Potential follow-up questions
How would you ensure users cannot ask about private or restricted content?
Implement an access-control layer before retrieving any data. Generate a user-specific filter to ensure only chunks from transcripts the user is authorized to view are included. LLMs only see the filtered context.
Why not store entire transcripts in a single chunk for retrieval?
Memory, speed, and accuracy. Large chunks degrade retrieval granularity and slow vector operations. Small chunks improve precision. Too many small chunks can lose context, so a multi-level approach balances detail and broad coverage.
How would you handle transcripts containing multiple languages?
Produce language-specific embeddings, or unify everything with a multilingual embedding model. Language identification can route each chunk to the correct embedding pipeline. The LLM can handle answers in the user’s requested language if it supports multilingual outputs.
How would you address concerns around hallucinated speaker names?
Use the multi-vote approach in speaker detection. If the model cannot find enough votes, mark the speaker as unknown. Regular audits on a random sample of transcripts can highlight systematic misidentification. For high-stakes cases, manual verification might be required.
What if the user requests details not found in the transcript?
The LLM should respond that the information is not available in the transcript. RAG reduces hallucinations by exposing the LLM only to verified transcripts. If context is missing, the LLM cannot fabricate it.
How would you scale this system across thousands of videos with real-time requests?
Leverage a high-performance vector database and horizontal scaling with chunk-level sharding. Cache frequent or recent queries. Precompute and store embeddings for each new video. Use distributed retrieval services with load balancers, and optimize embedding lookups to maintain low latency.
Why generate both the final answer and the relevant timestamps separately?
It reduces cognitive load on the LLM. Focus on a coherent answer first. Then, embed the answer and locate exact quotes for time offsets. Trying to do both at once can exceed the LLM’s context window and diminish reliability.
How could you expand beyond audio transcripts to incorporate visual context?
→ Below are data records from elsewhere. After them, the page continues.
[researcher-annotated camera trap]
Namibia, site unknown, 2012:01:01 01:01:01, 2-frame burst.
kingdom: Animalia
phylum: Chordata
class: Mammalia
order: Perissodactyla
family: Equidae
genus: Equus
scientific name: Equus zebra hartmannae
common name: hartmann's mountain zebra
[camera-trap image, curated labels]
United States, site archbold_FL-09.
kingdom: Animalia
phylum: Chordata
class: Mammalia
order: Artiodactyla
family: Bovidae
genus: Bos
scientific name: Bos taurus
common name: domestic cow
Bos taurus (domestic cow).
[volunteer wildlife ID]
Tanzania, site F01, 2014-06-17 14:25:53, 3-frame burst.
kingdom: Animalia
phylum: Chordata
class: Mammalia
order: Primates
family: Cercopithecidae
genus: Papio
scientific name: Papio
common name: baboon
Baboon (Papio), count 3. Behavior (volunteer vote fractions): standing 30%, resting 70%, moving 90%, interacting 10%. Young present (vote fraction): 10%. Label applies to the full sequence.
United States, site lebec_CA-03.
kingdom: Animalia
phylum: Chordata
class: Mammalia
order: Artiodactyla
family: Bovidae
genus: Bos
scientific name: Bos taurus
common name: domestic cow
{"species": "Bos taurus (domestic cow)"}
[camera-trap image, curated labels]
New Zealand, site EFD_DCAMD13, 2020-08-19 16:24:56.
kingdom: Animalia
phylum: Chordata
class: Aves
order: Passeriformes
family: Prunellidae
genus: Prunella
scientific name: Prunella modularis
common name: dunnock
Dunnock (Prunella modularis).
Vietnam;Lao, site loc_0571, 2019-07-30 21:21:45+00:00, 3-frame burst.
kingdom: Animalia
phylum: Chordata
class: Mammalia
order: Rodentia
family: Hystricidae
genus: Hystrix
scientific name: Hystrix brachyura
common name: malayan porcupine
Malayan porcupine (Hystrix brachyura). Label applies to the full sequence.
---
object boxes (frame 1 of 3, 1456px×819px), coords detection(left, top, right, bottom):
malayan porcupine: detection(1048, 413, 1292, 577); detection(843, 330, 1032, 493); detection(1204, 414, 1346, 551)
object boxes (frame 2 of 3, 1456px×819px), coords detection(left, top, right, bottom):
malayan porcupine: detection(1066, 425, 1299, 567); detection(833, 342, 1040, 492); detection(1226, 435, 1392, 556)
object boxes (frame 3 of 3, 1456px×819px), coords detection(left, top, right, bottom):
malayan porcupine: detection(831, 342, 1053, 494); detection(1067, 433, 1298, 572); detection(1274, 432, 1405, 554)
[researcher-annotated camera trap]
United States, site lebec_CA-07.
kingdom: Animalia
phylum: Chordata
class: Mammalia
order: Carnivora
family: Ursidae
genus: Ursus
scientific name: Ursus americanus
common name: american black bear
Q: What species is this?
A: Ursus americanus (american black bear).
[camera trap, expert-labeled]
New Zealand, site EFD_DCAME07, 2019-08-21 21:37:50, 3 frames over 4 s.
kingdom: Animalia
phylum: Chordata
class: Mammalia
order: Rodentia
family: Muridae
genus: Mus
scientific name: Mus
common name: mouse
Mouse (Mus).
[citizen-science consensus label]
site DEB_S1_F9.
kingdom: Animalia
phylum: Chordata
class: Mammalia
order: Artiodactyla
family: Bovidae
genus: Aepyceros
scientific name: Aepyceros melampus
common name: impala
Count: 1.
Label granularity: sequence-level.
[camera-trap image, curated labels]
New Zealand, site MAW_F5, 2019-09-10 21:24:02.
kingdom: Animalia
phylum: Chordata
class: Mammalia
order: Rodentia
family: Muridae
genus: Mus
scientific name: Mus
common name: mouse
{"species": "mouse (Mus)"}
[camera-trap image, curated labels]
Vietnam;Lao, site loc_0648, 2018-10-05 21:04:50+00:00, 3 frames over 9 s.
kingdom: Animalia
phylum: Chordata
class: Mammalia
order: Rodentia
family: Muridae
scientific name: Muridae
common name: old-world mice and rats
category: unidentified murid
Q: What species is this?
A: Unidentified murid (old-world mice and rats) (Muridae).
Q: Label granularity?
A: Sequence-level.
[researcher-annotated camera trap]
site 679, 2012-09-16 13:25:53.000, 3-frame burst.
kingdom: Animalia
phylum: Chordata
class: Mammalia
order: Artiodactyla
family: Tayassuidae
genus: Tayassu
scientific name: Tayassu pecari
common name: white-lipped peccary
Apply image recognition or visual captioning for keyframes or slides. Embed these text descriptions. Combine them with the transcript chunks to provide richer context for the LLM. This approach can address questions about on-screen diagrams or facial expressions.
How would you optimize the summarization step in the bottom-up approach?
Experiment with different summary lengths or specialized summarization prompts for technical domains. Fine-tune summarization models for domain-specific transcripts (for instance, medical or financial). Evaluate how well summaries answer user questions in test sets, adjusting the approach if coverage or precision is insufficient.